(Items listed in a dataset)
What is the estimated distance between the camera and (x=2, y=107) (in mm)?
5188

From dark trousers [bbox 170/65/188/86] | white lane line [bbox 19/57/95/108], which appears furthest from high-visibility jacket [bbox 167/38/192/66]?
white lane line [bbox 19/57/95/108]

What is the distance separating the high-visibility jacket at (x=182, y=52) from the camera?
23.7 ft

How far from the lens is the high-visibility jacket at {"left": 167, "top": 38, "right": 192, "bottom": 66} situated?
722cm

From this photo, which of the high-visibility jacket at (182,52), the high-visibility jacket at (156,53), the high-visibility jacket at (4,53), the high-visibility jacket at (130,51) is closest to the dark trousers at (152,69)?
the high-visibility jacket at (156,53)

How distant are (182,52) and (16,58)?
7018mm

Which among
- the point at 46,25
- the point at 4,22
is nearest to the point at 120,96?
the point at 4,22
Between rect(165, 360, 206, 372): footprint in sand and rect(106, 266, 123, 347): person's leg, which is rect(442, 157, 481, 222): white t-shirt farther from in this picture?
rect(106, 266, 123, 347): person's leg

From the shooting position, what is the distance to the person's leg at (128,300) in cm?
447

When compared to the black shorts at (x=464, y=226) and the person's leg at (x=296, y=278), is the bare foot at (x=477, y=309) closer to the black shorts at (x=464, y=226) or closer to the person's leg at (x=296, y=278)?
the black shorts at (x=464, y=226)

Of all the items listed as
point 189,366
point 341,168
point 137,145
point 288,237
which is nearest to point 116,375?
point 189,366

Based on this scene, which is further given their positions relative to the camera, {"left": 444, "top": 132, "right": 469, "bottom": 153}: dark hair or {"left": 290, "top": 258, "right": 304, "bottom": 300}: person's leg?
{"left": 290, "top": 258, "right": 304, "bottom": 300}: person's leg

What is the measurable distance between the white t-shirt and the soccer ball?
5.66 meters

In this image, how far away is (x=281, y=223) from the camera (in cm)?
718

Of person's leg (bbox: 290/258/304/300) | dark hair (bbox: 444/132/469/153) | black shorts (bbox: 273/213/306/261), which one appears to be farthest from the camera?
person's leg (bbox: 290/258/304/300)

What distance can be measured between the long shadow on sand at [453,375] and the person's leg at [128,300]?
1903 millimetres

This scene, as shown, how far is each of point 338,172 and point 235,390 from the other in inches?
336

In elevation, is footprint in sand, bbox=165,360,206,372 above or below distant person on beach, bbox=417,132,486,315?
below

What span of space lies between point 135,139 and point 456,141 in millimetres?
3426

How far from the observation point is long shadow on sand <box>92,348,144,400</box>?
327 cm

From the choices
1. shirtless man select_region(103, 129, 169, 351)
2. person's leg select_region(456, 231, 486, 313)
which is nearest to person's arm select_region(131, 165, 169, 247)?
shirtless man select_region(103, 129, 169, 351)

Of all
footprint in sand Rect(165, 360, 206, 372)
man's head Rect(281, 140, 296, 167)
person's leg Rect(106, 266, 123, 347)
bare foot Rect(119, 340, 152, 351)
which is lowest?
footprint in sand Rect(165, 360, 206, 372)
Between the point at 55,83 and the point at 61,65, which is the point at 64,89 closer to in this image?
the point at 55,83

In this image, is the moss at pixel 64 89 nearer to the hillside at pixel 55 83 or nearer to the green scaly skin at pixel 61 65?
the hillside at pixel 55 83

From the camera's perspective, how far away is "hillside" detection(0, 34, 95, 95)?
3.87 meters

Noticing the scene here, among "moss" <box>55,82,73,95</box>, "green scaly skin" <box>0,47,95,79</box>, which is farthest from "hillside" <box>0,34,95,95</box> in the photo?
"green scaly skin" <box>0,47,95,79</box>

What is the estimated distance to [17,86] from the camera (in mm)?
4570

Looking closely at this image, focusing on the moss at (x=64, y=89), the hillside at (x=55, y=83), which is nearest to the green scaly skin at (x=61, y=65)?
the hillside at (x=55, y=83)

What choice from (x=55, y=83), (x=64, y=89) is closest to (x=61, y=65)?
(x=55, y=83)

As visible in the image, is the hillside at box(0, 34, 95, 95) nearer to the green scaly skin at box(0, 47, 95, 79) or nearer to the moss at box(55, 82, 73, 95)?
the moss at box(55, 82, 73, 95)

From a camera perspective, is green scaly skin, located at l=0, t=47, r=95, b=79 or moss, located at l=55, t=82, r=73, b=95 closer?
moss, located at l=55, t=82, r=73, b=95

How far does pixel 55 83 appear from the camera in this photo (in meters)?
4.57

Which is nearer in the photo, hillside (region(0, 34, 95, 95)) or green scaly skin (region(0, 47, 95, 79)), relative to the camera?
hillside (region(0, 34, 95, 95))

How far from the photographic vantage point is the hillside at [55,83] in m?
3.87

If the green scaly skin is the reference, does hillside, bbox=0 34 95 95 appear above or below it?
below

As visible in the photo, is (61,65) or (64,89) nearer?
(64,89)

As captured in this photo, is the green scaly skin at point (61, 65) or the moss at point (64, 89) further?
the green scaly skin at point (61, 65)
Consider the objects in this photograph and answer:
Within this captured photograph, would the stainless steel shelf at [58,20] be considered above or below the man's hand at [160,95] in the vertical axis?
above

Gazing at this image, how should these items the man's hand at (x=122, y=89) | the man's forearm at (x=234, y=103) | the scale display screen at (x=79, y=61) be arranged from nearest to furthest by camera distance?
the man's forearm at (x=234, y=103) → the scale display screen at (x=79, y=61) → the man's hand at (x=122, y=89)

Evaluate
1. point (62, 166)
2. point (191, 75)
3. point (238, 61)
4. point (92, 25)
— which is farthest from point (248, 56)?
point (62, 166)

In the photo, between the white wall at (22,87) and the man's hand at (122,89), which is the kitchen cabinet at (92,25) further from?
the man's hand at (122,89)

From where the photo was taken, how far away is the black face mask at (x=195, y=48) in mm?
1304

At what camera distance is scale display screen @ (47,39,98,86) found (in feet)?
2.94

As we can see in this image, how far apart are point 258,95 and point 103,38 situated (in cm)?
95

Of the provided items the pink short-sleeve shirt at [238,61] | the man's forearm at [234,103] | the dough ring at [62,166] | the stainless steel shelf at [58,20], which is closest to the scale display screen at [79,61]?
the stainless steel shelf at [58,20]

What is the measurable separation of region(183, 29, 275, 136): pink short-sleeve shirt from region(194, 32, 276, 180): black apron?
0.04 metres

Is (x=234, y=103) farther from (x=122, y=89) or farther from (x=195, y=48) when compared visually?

What this task involves — Switch every instance of "camera" in these lines to "lens", leaving all other text unchanged.

Correct response —
What is the estimated distance between the lens and (x=2, y=107) (in mm)?
5188

From dark trousers [bbox 170/65/188/86] | white lane line [bbox 19/57/95/108], which appears furthest from high-visibility jacket [bbox 167/38/192/66]?
white lane line [bbox 19/57/95/108]

What is the distance separating the high-visibility jacket at (x=182, y=52) from the lens?
23.7 ft

How far from the lens is the high-visibility jacket at {"left": 167, "top": 38, "right": 192, "bottom": 66} situated?
722cm

From this photo, which of the high-visibility jacket at (182,52), the high-visibility jacket at (156,53), the high-visibility jacket at (4,53), the high-visibility jacket at (130,51) is closest to the dark trousers at (152,69)?
the high-visibility jacket at (156,53)

How distant are (182,52) and (16,58)?
7018mm

Which among
- the point at 46,25
- the point at 4,22
is nearest to the point at 120,96?
the point at 4,22
Between rect(165, 360, 206, 372): footprint in sand and rect(106, 266, 123, 347): person's leg, which is rect(442, 157, 481, 222): white t-shirt farther from in this picture?
rect(106, 266, 123, 347): person's leg

From the shooting position, what is the distance to the person's leg at (128,300) in cm?
447

When compared to the black shorts at (x=464, y=226) and the person's leg at (x=296, y=278), is the bare foot at (x=477, y=309) closer to the black shorts at (x=464, y=226) or closer to the person's leg at (x=296, y=278)?
the black shorts at (x=464, y=226)

Of all the items listed as
point 189,366
point 341,168
point 137,145
point 288,237
which is nearest to point 116,375?
point 189,366

Based on this scene, which is further given their positions relative to the lens, {"left": 444, "top": 132, "right": 469, "bottom": 153}: dark hair or {"left": 290, "top": 258, "right": 304, "bottom": 300}: person's leg?
{"left": 290, "top": 258, "right": 304, "bottom": 300}: person's leg

What is the measurable distance between the white t-shirt and the soccer ball?
5.66 meters

In this image, how far away is (x=281, y=223) from the lens (in cm)?
718

Of person's leg (bbox: 290/258/304/300) | dark hair (bbox: 444/132/469/153) | black shorts (bbox: 273/213/306/261), which one appears to be farthest from the lens?
person's leg (bbox: 290/258/304/300)

What distance can be measured between the long shadow on sand at [453,375] and the person's leg at [128,300]?
1903 millimetres

This scene, as shown, how far is each of point 338,172 and point 235,390 from the other in inches?
336

In elevation, is footprint in sand, bbox=165,360,206,372 above or below distant person on beach, bbox=417,132,486,315?
below

What span of space lies between point 135,139 and point 456,141 in millimetres?
3426

How far from the observation point is long shadow on sand <box>92,348,144,400</box>?
327 cm

From the choices
1. shirtless man select_region(103, 129, 169, 351)
2. person's leg select_region(456, 231, 486, 313)
which is nearest to person's arm select_region(131, 165, 169, 247)?
shirtless man select_region(103, 129, 169, 351)

Of all
footprint in sand Rect(165, 360, 206, 372)
man's head Rect(281, 140, 296, 167)
person's leg Rect(106, 266, 123, 347)
bare foot Rect(119, 340, 152, 351)
which is lowest?
footprint in sand Rect(165, 360, 206, 372)
Between the point at 55,83 and the point at 61,65, which is the point at 64,89 closer to in this image?
the point at 55,83

In this image, is the moss at pixel 64 89 nearer to the hillside at pixel 55 83 or nearer to the green scaly skin at pixel 61 65?
the hillside at pixel 55 83

From the lens's perspective, how far away is "hillside" detection(0, 34, 95, 95)?
3.87 meters

Noticing the scene here, among "moss" <box>55,82,73,95</box>, "green scaly skin" <box>0,47,95,79</box>, which is farthest from "hillside" <box>0,34,95,95</box> in the photo?
"green scaly skin" <box>0,47,95,79</box>

What is the estimated distance to [17,86] from the lens (in mm)?
4570

Looking closely at this image, focusing on the moss at (x=64, y=89), the hillside at (x=55, y=83), which is nearest to the green scaly skin at (x=61, y=65)?
the hillside at (x=55, y=83)

What choice from (x=55, y=83), (x=64, y=89) is closest to (x=61, y=65)?
(x=55, y=83)

As visible in the image, is the hillside at box(0, 34, 95, 95) nearer to the green scaly skin at box(0, 47, 95, 79) or nearer to the moss at box(55, 82, 73, 95)?
the moss at box(55, 82, 73, 95)

From a lens perspective, is green scaly skin, located at l=0, t=47, r=95, b=79 or moss, located at l=55, t=82, r=73, b=95 closer?
moss, located at l=55, t=82, r=73, b=95

How far does pixel 55 83 appear from the lens in this photo (in meters)?
4.57

Which is nearer in the photo, hillside (region(0, 34, 95, 95)) or green scaly skin (region(0, 47, 95, 79)), relative to the lens?
hillside (region(0, 34, 95, 95))

How far from the photographic vantage point is the hillside at [55,83] in m?
3.87

If the green scaly skin is the reference, does hillside, bbox=0 34 95 95 appear above or below it?
below

As visible in the photo, is (61,65) or (64,89) nearer?
(64,89)

As captured in this photo, is the green scaly skin at point (61, 65) or the moss at point (64, 89) further?
the green scaly skin at point (61, 65)
Consider the objects in this photograph and answer:
Within this captured photograph, would the stainless steel shelf at [58,20] be considered above or below the man's hand at [160,95] in the vertical axis?
above

Gazing at this image, how should these items the man's hand at (x=122, y=89) | the man's forearm at (x=234, y=103) | the scale display screen at (x=79, y=61) be arranged from nearest to furthest by lens distance?
the man's forearm at (x=234, y=103) → the scale display screen at (x=79, y=61) → the man's hand at (x=122, y=89)

Evaluate
1. point (62, 166)
2. point (191, 75)
3. point (238, 61)
4. point (92, 25)
— which is farthest from point (248, 56)?
point (62, 166)

In the photo, between the white wall at (22,87) and the man's hand at (122,89), which is the kitchen cabinet at (92,25) further from?
the man's hand at (122,89)

From where the photo was taken, how far away is the black face mask at (x=195, y=48) in mm?
1304

At what lens distance is scale display screen @ (47,39,98,86) found (in feet)?
2.94

As we can see in this image, how far apart are point 258,95 and point 103,38 situated (in cm)?
95

Of the provided items the pink short-sleeve shirt at [238,61] | the man's forearm at [234,103] | the dough ring at [62,166] | the stainless steel shelf at [58,20], which is closest to the scale display screen at [79,61]?
the stainless steel shelf at [58,20]

What is the measurable separation of region(183, 29, 275, 136): pink short-sleeve shirt from region(194, 32, 276, 180): black apron?
0.04 metres

Is (x=234, y=103) farther from (x=122, y=89) or farther from (x=195, y=48) when compared visually?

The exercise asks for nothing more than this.